SLIDING MODE BASED ACTIVE VIBRATION CONTROL OF A FLEXIBLE BEAM USING PIEZOCERAMIC MATERIALS

摘要

This paper presents the design and testing of a sliding mode based active vibration controller for a cantilevered flexible beam with piezoceramic sensor and actuators. The piezoceramic sensor and actuators are in patch forms and are surface-bonded to the cantilevered end of the flexible beam. With advantages of being robust to plant parameter variation, insensitive to the unmodeled dynamics, and easy to implement, the sliding mode control is adopted in this paper for active vibration control of the flexible beam.
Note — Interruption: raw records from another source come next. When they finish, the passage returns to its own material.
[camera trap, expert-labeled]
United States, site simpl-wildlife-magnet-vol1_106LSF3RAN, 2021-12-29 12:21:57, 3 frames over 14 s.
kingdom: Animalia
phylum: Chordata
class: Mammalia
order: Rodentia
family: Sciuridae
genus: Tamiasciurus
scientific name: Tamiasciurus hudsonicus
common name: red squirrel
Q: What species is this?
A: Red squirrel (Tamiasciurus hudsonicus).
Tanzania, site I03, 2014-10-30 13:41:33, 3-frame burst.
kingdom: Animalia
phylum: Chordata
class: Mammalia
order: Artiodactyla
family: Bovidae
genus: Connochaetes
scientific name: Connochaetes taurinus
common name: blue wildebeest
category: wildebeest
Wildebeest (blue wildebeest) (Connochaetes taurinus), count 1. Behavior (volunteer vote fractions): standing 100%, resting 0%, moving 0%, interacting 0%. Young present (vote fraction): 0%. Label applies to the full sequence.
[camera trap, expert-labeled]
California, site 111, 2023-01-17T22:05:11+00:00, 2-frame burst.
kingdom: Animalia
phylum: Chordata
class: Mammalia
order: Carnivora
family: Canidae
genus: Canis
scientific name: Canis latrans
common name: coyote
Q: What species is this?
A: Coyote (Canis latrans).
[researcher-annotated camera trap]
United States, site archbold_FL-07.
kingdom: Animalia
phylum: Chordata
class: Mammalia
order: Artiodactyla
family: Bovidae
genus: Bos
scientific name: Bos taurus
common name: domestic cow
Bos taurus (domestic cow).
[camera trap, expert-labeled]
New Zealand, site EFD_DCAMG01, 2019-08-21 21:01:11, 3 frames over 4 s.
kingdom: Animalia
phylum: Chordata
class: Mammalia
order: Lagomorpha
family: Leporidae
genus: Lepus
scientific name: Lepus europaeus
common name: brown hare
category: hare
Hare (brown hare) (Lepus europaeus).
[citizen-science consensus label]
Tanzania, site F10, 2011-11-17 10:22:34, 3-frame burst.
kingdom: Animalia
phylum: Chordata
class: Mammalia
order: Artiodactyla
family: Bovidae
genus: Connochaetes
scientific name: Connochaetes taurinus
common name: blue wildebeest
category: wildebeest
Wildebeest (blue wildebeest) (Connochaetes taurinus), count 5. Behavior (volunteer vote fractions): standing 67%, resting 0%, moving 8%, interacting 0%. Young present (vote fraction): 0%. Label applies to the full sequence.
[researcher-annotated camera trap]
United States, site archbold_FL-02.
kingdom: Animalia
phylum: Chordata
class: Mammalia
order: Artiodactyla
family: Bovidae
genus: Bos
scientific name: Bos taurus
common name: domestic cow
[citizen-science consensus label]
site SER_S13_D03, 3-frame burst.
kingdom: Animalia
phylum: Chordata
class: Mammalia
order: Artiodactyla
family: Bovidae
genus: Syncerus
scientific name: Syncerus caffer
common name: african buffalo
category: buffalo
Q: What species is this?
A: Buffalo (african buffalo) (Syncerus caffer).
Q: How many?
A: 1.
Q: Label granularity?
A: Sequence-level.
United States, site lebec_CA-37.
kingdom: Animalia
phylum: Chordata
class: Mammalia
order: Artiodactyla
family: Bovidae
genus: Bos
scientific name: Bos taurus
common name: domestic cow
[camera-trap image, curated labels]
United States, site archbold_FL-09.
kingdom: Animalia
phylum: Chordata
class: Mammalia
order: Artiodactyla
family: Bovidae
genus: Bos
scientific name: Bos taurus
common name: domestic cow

Unlike other commonly used vibration suppression methods such as, positive position feedback control, strain rate feedback control, and lead compensation, the sliding mode controller requires almost no knowledge of the flexible beam. To avoid the chattering problem commonly associated with the sliding mode control, a smooth switching function employing a hyperbolic tangent function is used. Also a low pass filter is applied to the output of the sliding mode controller to avoid excitation of the higher modes of the flexible beam. To demonstrate the advantage of the sliding mode based active vibration reduction, its experimental results are compared with those of Proportional plus Derivative (PD) control and lead compensation. The comparison shows that the sliding mode controller reduces vibration of the flexible beam in a much quicker fashion.